## Lesetext
________________________________________
Die Serie beginnt mit der Flucht von Griselda Blanco aus Medellín. Nachdem sie auf Befehl ihres Ehemanns von dessen Bruder vergewaltigt wird, erschiesst sie ihren Ehemann, und flieht mit ihren drei Söhnen und einem Kilogramm Kokain nach Miami. Gleich zu Beginn ist die Verzweiflung Griseldas spürbar. Griselda Blanco glüht vor Wut und Frust. Wie kann sie in einer neuen Stadt Fuss fassen, Geld verdienen und sich um ihre drei Söhne kümmern? Man verbündet sich zu Beginn schon fast mit ihr.
Die vermeintliche Feministin
«One woman is behind all this»
Die Glorifizierung von Gewalt und der lateinamerikanischen Drogenszene in Serien wie La Reina del Sur, El Chapo, The Mule und Narcos sind in Hollywood bereits lange ein beliebtes Genre. Dem steuert auch die Serie Griselda bei.
Griselda wird als Anti-Heldin dargestellt, indem sie Sexarbeiterinnen aus der Prostitution holt oder kubanische Immigranten (auch Marielitos genannt), welche 1980 in die USA einreisten und Griselda als Heilige verehrten, für sich arbeiten lässt. Sie spricht zu denen, welche von der Gesellschaft üblicherweise ignoriert oder im Stich gelassen werden. Ähnlich wie Pablo Escobar, gibt Griselda ihren Angestellten Wohlstand und ein Community-Gefühl, und begründet es mit ihrem «mütterlichen» Gefühl, sich um «ihre Leute» sorgen zu wollen. Durch den Fokus auf Griselda als Mutter wird ihr sogenannter fürsorglicher Mutterinstinkt romantisiert, welcher eine Rechtfertigung für all ihre Handlungen zu sein scheint.
________________________________________
## Bereitgestellte Einträge
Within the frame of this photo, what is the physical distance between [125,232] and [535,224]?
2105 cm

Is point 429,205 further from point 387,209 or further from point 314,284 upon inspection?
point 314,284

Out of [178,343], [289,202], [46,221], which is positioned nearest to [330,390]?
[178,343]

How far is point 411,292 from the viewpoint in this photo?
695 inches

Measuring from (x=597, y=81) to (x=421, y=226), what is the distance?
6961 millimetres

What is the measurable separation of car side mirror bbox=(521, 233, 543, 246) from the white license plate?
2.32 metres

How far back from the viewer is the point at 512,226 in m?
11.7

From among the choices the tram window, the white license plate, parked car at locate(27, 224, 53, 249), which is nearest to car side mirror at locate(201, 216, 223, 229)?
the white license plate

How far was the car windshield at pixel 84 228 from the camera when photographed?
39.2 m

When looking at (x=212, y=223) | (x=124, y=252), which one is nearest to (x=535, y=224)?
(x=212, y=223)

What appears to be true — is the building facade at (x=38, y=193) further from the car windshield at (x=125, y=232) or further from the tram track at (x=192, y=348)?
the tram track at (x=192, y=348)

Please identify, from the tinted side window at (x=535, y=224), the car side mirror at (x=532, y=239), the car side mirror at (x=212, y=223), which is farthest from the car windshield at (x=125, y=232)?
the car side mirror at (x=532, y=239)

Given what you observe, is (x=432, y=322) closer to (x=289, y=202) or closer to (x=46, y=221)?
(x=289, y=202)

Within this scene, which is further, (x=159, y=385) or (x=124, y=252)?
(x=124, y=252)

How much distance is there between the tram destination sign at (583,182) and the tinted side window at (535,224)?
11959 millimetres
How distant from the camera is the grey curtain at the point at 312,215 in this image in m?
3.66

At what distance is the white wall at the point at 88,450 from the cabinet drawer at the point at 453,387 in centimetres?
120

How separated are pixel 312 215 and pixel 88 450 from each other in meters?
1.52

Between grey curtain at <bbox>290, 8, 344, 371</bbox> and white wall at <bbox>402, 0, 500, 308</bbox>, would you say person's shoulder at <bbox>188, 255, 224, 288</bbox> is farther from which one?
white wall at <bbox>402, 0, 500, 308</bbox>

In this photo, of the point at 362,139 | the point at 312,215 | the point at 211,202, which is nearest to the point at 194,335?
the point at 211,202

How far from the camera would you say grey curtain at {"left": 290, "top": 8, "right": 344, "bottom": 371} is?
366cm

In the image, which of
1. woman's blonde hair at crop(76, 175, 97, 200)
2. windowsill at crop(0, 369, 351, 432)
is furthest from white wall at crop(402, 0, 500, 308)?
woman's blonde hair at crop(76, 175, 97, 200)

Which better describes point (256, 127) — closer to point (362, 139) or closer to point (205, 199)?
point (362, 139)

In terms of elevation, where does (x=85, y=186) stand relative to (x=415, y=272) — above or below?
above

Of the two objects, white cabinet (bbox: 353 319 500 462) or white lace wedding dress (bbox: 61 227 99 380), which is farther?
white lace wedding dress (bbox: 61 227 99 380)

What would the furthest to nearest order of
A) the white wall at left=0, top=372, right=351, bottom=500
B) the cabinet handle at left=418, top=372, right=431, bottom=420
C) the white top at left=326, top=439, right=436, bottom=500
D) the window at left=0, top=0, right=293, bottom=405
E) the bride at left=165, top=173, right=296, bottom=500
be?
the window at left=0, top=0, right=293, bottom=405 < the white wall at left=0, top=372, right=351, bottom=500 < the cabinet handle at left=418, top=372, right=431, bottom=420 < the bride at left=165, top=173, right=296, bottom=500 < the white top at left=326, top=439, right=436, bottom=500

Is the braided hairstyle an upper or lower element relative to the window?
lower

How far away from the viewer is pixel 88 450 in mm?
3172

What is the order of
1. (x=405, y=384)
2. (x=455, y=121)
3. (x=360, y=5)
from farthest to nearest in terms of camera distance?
________________________________________
## Zu lösende Aufgaben
1 > Beginnen Sie im Lesetext bei „Die vermeintliche Feministin“ und hören Sie nach „Serie Griselda bei.“ auf; schreiben Sie diesen Abschnitt ab und tauschen Sie dabei „Genre“ gegen „Thema“ aus.
2 > Erläutern Sie in ein bis drei Sätzen, womit Griselda laut dem Lesetext begründet, dass sie ihren Angestellten Wohlstand und ein Community-Gefühl gibt.
Die Einträge stehen in keinem Zusammenhang mit dem Lesetext.

## Antworten je Aufgabe
1 >
Die vermeintliche Feministin
«One woman is behind all this»
Die Glorifizierung von Gewalt und der lateinamerikanischen Drogenszene in Serien wie La Reina del Sur, El Chapo, The Mule und Narcos sind in Hollywood bereits lange ein beliebtes Thema. Dem steuert auch die Serie Griselda bei.

2 > Griselda begründet es mit ihrem „mütterlichen“ Gefühl, sich um „ihre Leute“ sorgen zu wollen.